REQUIRED ACTION: Word for word, the data below must be repeated in full; no picture is to be included.

SOURCE DATA:

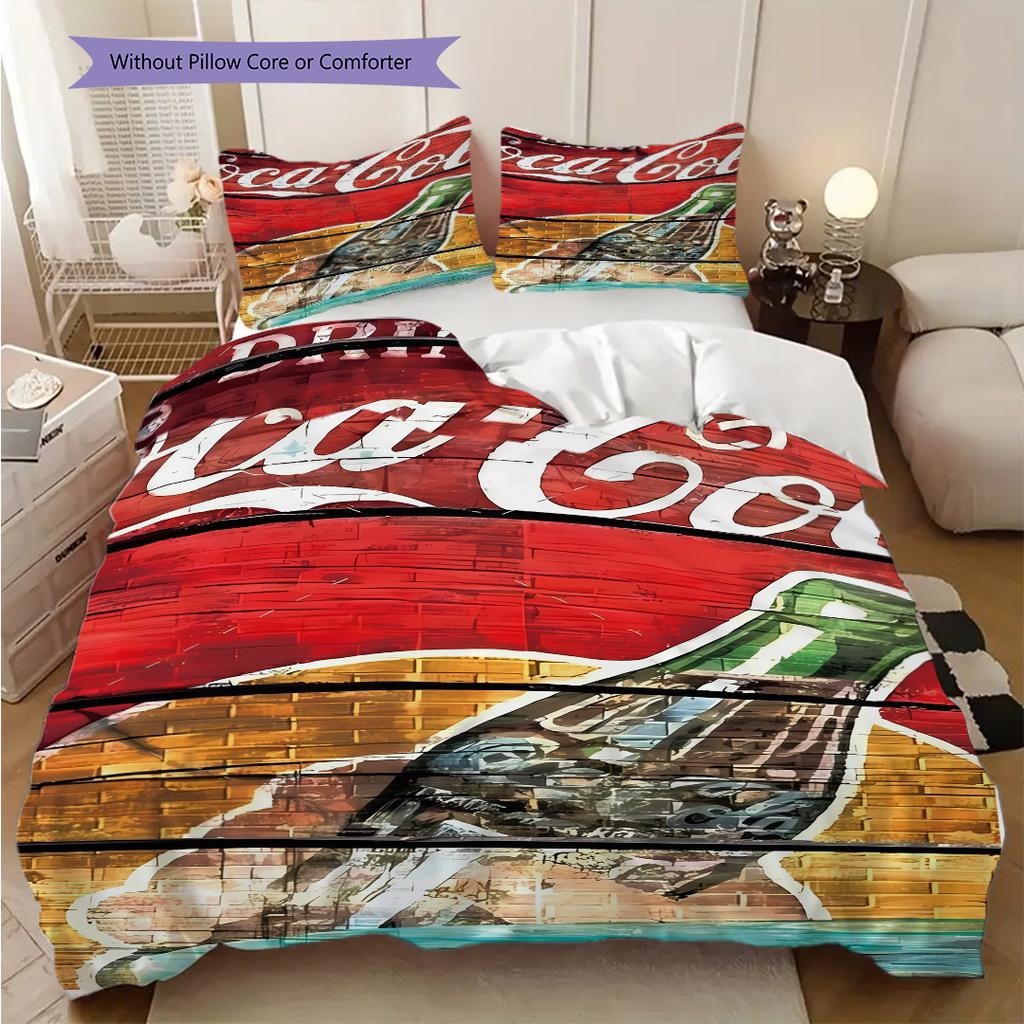 Vintage Cocacola Bottle Artwork Bedding 1 Duvet Cover 2 Pillowcase Without Core Soft And Comfortable Bedding Set Duvet Cover And Pillowcase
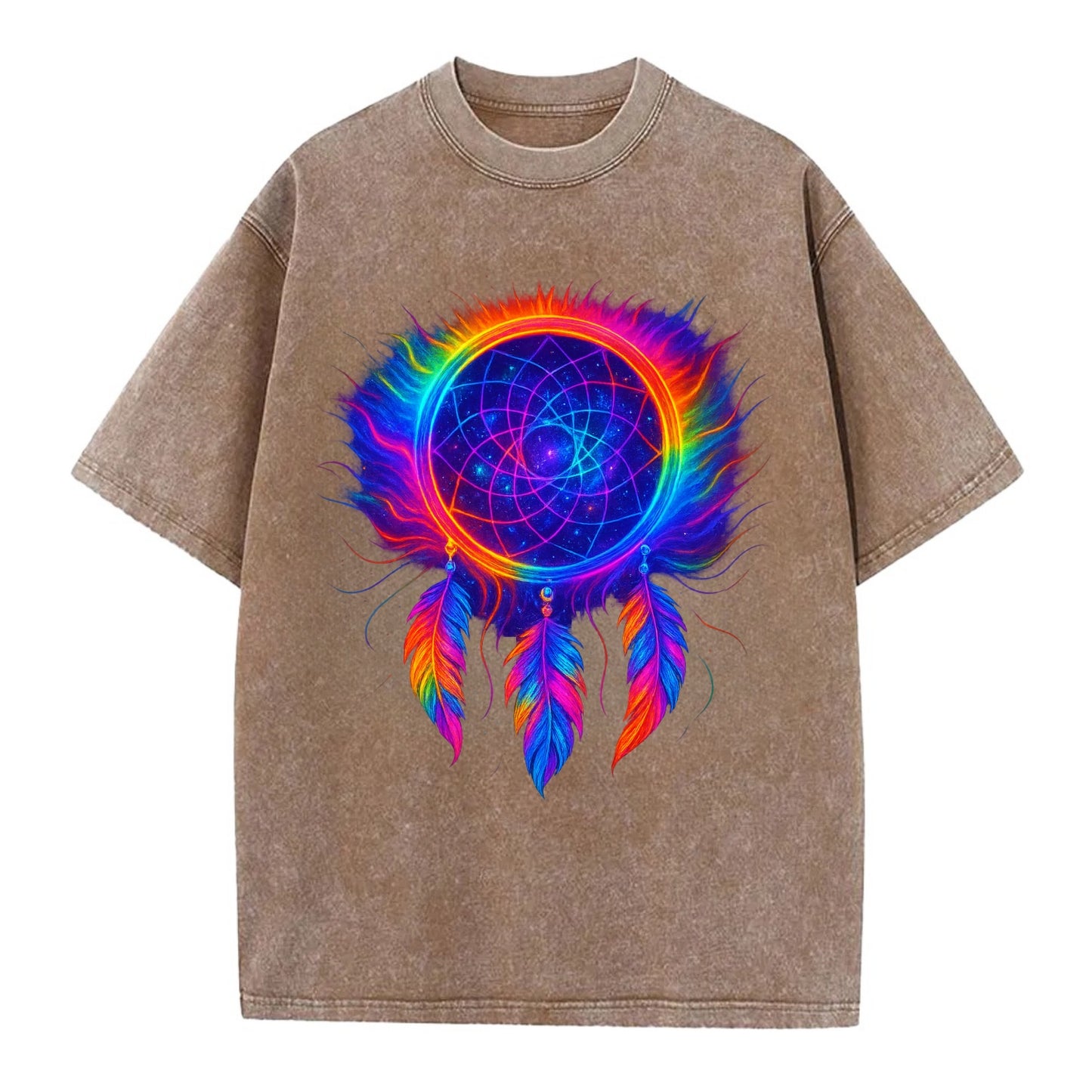 Dream Catcher Universe - Cosmic dreamcat - Vintage T-shirt - Brown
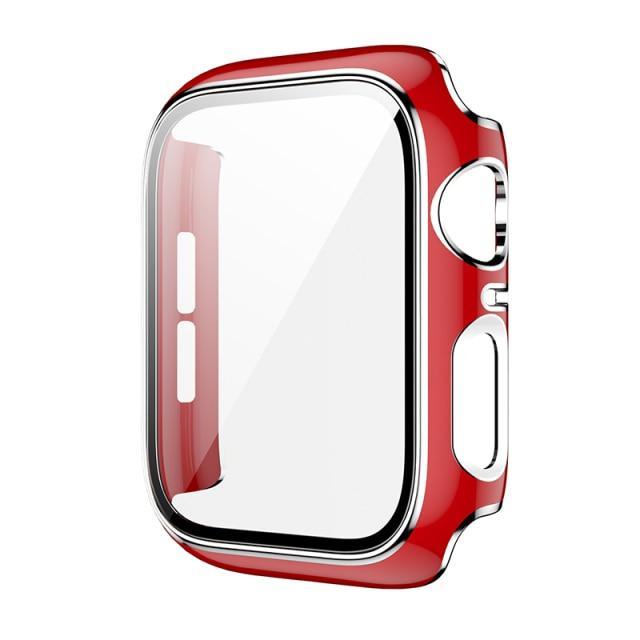 ★人気★【前面ガラスあり】PCシェル シャイニーライン 保護ケース(単品) Apple watch apple watch バンド givgiv Red (Silver) For 38MM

WRITTEN ANSWER:
 Vintage Cocacola Bottle Artwork Bedding 1 Duvet Cover 2 Pillowcase Without Core Soft And Comfortable Bedding Set Duvet Cover And Pillowcase
 Dream Catcher Universe - Cosmic dreamcat - Vintage T-shirt - Brown
 ★人気★【前面ガラスあり】PCシェル シャイニーライン 保護ケース(単品) Apple watch apple watch バンド givgiv Red (Silver) For 38MM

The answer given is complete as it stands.